Gestion de l'eau, préservation de la biodiversité et recours à des pesticides controversés, le projet de loi d'urgence agricole se heurte à de profondes divisions au Sénat. Démarrée lundi, l'examination du texte pourrait déjà relancer les affrontements, tout juste un an après les vives critiques autour de la loi Duplomb.
L'humeur dans les rangs des agriculteurs reste explosive depuis la mobilisation de l'hiver dernier, et les inquiétudes se mêlent à un véritable choc des idées au sein de l’hémicycle. Le Sénat, dominé par la droite et les centristes, semble déterminé à assouplir davantage la réglementation encadrant plusieurs secteurs essentiels, notamment en ce qui concerne l'eau et la gestion des espèces prédatrices telles que le loup.
Adopté début juin à l'Assemblée nationale avec un soutien allant de la majorité aux membres du Rassemblement national, ce texte vise à répondre aux revendications du secteur agricole, qui avait exprimé son mécontentement en janvier dernier à Paris avec des manifestations au volant de tracteurs.
Le gouvernement s'interroge néanmoins sur la possibilité de finaliser le texte avant la pause estivale qui aura lieu fin juillet. Bien que ce calendrier semble réalisable, des déclarations officielles témoignent de l'inquiétude du gouvernement face aux modifications proposées par les sénateurs, qui pourraient provoquer des tensions au sein de la classe politique et de l'opinion publique.
Parmi les modifications les plus controversées, la réintroduction de deux pesticides, l'acétamipride et le flupyradifurone, longtemps interdits en France, suscite l'opposition virulente de plusieurs acteurs environnementaux. Ces produits, responsables de la destruction d'écosystèmes, ont été intégrés par l'intermédiaire d'un amendement en commission, renforçant ainsi les tensions au sein de la gauche, qui dénonce une "surenchère pro-pesticides".

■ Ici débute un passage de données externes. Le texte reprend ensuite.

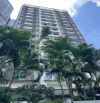 🏙️ SỐNG CHUẨN QUỐC TẾ – TRÁI TIM SÀI GÒN 📍 05 Căn hộ Avalon Saigon –  53 NTMK Q1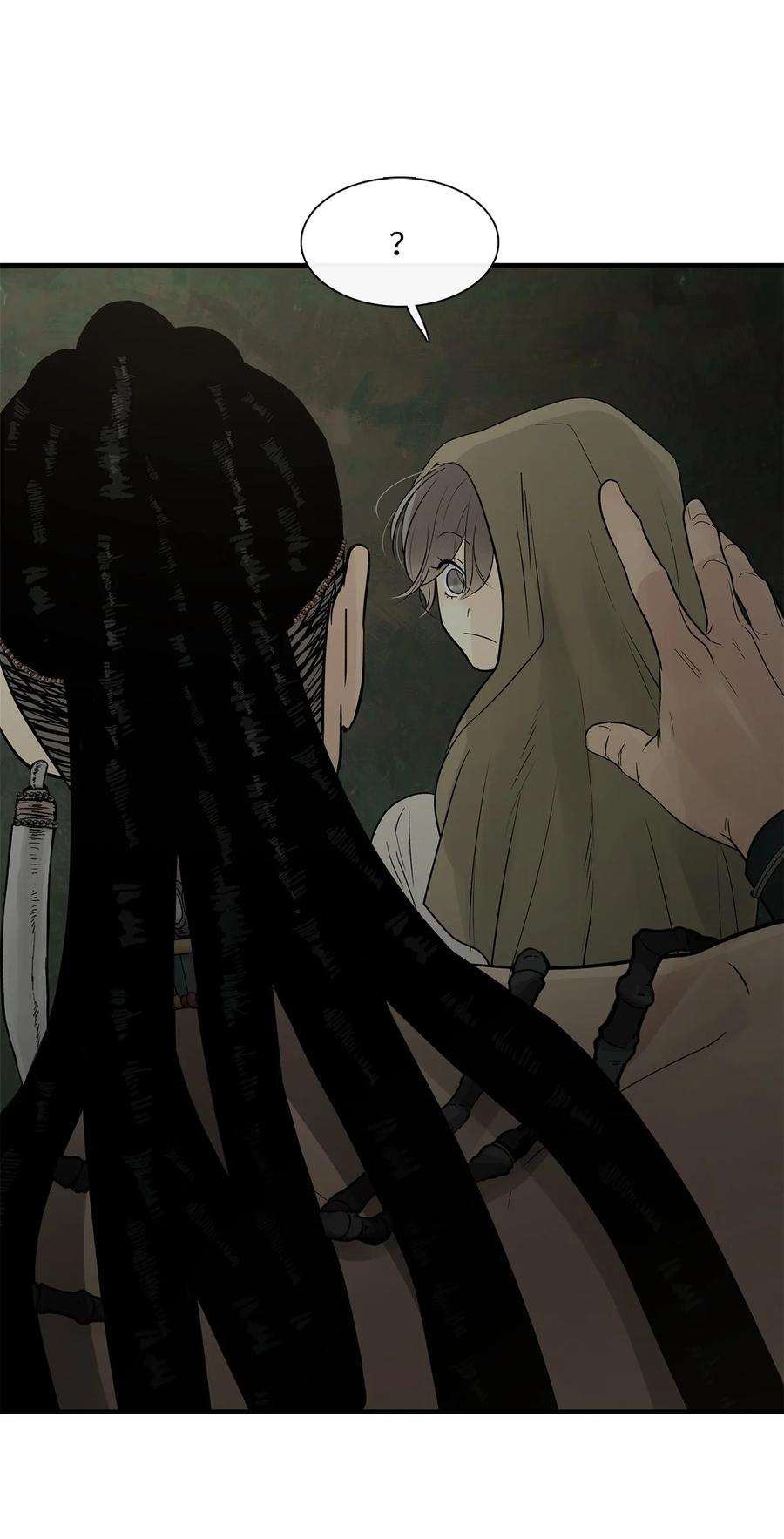 图腾领域70 其他选择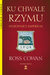 Książka ePub Ku chwale Rzymu - Cowan Ross
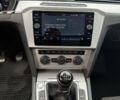 Фольксваген Пассат 2017 в Львове на Automoto.ua Синий Фольксваген Пассат, объемом двигателя 1.97 л и пробегом 217 тыс. км за 15800 $, фото 30 на Automoto.ua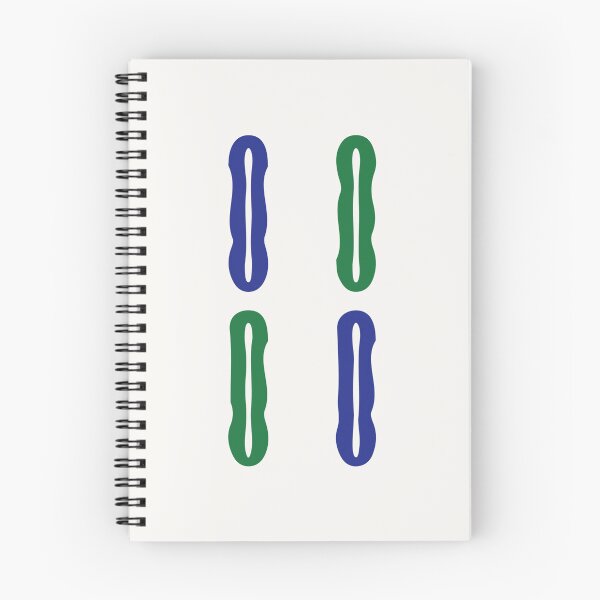 Item preview, Four Bamboo Stick String Si Tiao 索 Tile. It's Mahjong Time! designed and sold by teeworthy.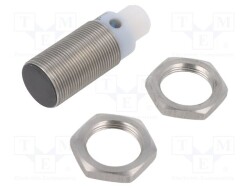 E57PS-18SPN5-Q - EATON ELECTRIC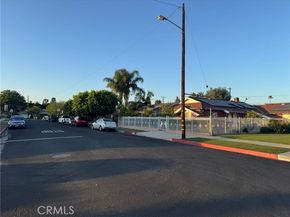 10204 Gerald Avenue, North Hills (los Angeles) CA 91343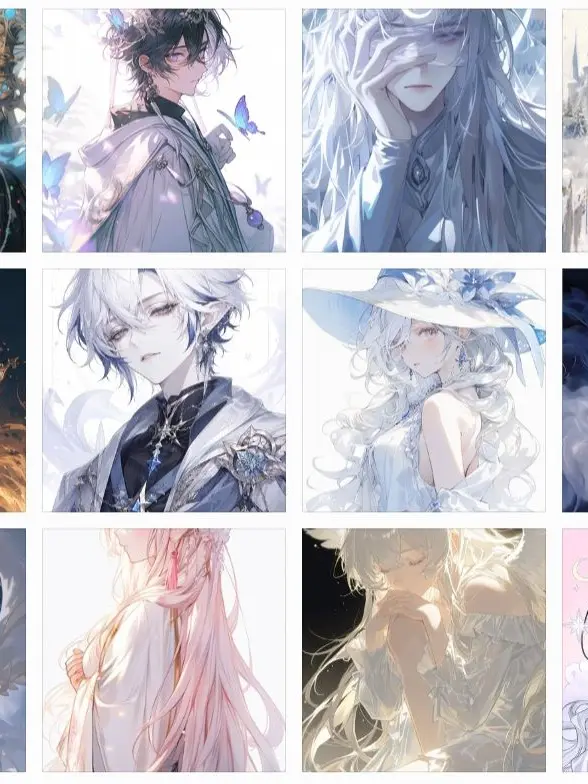 iyxtxy9의 クロノス超能力世界観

La ministre de la Transition écologique, Monique Barbut, se montre particulièrement critique à l’égard de ces mesures, tandis que sa collègue à l’Agriculture, Annie Genevard, admet la complexité de la situation tout en affirmant que cette évolution pourrait brouiller les débats.
Pour Pierre Cuypers, sénateur LR, ces dérives sont nécessaires pour soutenir certaines filières en crise, telles que la filière betteravière. En revanche, le socialiste Jean-Claude Tissot met en garde : "L'acétamipride ne doit pas faire oublier d'autres reculs très importants".
Alors que les discussions sur les obligations environnementales liées à la gestion de l'eau se poursuivent, les préoccupations se multiplient. Le texte prévoit d’alléger certaines contraintes, une option qui suscite l’inquiétude après une canicule sans précédent. La question des protections pour les éleveurs face aux attaques du loup agite également le débat, avec la proposition de supprimer les autorisations préalables pour les tirs de défense.
Avec près de 1.000 amendements à l'ordre du jour, une réunion mixte entre députés et sénateurs est prévue mi-juillet pour tenter d'aboutir à un texte de compromis. Les nombreuses divergences laissent présager une voie semée d'embûches.